- _TEXT SECTION_:
Then a fourth kingdom as strong as iron shall arise, and inasmuch as iron breaks in pieces and subdues everything, so also it shall break in pieces and subdue all things. (Dan. 2:40, OSB)
The Continuation of Bible Prophecy After the
Ministry of Malachi in the 4th Century B.C.
by Mark Mountjoy
The Rabbinic and Protestant notion of an inspirational drop-off at the Book of the Prophet Malachi four hundred years before Christ, is it true or is it an example of another myth? Is it true that for four centuries the God of Israel was silent; gave no signs and hid his saving hand from international, domestic and individual manifestations in this period of Jewish salvation history? Are we to believe and does any available evidence support the notion that during all that time there was no signs from heaven, no direct guidance to Jewish leaders and no prodigies suggesting God’s concern, love and care for the Jewish people?
In this short essay we want to invite you to look at direct evidence that the four hundred year silence claim is categorically false.
The Medeo-Persian Empire to
Be Succeeded by the Greeks
The notion of a gap and a cessation in God’s activities after the ministry of Malachi suffers its first blow when we examine and recognize the significance of the story of Nebuchadnezzar’s dream in Daniel 2. There Daniel interpreted the king’s dream to represent four kingdoms beginning with the Neo-Babylonian kingdom of Nebuchadnezzar II. It was to be followed by three other kingdoms. But do those other three arise within the time-frame of Malachi’s lifetime? Nobody (not even the Rabbis) will affirm that the Persian Empire rose and fell by 450 B.C., nor will anyone (not even Protestants) allege that Alexander the Great, the Diadochi and the spread of world Hellenism happened before and by 450 B.C.

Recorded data
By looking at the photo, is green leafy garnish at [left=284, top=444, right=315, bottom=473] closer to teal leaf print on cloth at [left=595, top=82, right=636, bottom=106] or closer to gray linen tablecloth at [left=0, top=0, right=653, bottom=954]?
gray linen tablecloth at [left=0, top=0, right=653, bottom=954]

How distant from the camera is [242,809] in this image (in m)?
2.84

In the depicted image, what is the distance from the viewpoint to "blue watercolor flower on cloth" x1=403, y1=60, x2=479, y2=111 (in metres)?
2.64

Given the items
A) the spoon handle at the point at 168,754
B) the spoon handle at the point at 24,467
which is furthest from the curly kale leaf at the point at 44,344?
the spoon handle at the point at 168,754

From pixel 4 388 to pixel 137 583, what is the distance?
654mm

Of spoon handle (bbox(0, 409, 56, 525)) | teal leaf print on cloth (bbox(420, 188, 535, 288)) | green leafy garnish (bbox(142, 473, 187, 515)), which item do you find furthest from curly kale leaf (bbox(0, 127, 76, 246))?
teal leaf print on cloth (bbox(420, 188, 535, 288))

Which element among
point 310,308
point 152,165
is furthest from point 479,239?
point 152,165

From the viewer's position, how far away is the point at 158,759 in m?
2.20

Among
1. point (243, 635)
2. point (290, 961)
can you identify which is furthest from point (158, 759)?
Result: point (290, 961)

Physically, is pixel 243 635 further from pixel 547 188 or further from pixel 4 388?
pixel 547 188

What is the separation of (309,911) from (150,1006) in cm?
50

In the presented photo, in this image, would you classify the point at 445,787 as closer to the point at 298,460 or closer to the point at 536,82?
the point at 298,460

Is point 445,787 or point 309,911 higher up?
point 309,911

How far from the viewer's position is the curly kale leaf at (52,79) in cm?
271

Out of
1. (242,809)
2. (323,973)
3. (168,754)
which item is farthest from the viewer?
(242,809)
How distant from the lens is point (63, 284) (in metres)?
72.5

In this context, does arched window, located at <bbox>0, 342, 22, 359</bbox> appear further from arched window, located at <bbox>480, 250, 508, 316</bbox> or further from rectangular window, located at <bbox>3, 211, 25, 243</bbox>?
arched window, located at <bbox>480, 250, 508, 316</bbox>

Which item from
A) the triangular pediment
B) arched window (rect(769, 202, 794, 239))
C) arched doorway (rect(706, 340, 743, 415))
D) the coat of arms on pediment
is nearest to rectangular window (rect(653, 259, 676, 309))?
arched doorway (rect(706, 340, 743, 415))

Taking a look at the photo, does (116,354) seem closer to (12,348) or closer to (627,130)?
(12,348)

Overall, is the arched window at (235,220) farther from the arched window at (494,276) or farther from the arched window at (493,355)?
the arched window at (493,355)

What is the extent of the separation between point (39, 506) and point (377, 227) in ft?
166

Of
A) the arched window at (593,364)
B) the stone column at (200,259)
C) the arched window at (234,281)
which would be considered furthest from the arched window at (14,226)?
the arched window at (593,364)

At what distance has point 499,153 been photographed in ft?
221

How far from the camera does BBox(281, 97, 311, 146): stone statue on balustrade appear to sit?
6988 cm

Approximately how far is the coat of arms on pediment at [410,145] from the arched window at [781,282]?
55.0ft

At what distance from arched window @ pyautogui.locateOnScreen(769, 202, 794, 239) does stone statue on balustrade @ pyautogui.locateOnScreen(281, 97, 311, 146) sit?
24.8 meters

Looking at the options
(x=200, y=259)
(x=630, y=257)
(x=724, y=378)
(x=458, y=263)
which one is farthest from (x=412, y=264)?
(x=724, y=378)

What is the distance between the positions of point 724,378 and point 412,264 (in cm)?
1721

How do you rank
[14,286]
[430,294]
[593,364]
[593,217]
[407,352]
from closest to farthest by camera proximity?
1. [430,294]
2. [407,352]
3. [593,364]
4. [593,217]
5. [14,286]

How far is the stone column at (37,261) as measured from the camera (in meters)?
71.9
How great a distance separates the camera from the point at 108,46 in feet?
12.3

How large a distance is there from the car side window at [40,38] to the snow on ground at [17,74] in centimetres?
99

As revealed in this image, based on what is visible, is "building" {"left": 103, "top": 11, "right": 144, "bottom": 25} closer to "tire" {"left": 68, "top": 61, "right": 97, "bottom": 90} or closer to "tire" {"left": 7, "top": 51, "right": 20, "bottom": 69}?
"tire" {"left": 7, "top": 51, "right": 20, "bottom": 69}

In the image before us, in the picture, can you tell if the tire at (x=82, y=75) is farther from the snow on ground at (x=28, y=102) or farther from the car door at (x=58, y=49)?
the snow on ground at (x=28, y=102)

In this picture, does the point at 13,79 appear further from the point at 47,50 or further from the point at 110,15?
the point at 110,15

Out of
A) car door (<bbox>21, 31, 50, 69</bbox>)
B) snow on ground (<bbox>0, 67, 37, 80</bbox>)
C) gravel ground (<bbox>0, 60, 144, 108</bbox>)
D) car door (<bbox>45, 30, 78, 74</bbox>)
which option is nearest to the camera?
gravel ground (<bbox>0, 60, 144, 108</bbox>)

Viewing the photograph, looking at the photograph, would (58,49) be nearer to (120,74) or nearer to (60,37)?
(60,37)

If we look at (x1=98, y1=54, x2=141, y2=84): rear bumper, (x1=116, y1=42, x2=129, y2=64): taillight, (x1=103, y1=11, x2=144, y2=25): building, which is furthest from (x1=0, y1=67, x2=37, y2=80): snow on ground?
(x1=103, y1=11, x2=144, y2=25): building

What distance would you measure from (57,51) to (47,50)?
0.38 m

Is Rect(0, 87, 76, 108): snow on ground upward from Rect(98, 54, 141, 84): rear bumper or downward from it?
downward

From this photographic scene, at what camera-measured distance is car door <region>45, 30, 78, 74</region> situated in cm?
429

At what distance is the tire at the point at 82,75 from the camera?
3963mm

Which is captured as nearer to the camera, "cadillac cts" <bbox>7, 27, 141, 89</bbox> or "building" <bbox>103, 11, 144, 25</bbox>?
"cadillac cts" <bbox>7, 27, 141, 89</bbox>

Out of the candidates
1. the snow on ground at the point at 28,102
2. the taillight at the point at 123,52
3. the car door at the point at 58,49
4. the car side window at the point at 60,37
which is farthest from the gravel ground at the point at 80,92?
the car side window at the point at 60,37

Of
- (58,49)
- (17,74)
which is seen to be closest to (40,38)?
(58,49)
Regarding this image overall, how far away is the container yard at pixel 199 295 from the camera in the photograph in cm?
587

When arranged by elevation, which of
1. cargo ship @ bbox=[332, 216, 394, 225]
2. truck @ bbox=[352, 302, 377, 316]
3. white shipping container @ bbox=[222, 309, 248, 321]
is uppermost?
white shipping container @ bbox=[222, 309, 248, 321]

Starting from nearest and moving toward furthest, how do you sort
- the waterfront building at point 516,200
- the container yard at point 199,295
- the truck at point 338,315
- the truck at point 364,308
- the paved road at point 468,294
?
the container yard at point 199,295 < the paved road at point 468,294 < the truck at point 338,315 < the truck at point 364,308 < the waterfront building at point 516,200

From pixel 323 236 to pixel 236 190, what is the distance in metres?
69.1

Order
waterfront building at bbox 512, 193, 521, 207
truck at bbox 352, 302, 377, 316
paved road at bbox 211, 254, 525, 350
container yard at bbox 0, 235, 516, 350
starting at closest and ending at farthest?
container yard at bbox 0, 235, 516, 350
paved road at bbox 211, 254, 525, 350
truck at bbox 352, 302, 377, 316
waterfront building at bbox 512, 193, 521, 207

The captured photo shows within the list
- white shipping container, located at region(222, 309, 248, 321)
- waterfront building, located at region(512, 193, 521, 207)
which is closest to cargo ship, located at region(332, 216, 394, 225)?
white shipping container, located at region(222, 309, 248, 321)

- _WRITTEN EXERCISE_:
Print word for word the passage of the essay on Bible prophecy after Malachi between "by Mark Mountjoy" and "is categorically false.", inclusive. This material was taken from a separate source.

- _SOLUTION FOR THIS PROBLEM_:
by Mark Mountjoy
The Rabbinic and Protestant notion of an inspirational drop-off at the Book of the Prophet Malachi four hundred years before Christ, is it true or is it an example of another myth? Is it true that for four centuries the God of Israel was silent; gave no signs and hid his saving hand from international, domestic and individual manifestations in this period of Jewish salvation history? Are we to believe and does any available evidence support the notion that during all that time there was no signs from heaven, no direct guidance to Jewish leaders and no prodigies suggesting God’s concern, love and care for the Jewish people?
In this short essay we want to invite you to look at direct evidence that the four hundred year silence claim is categorically false.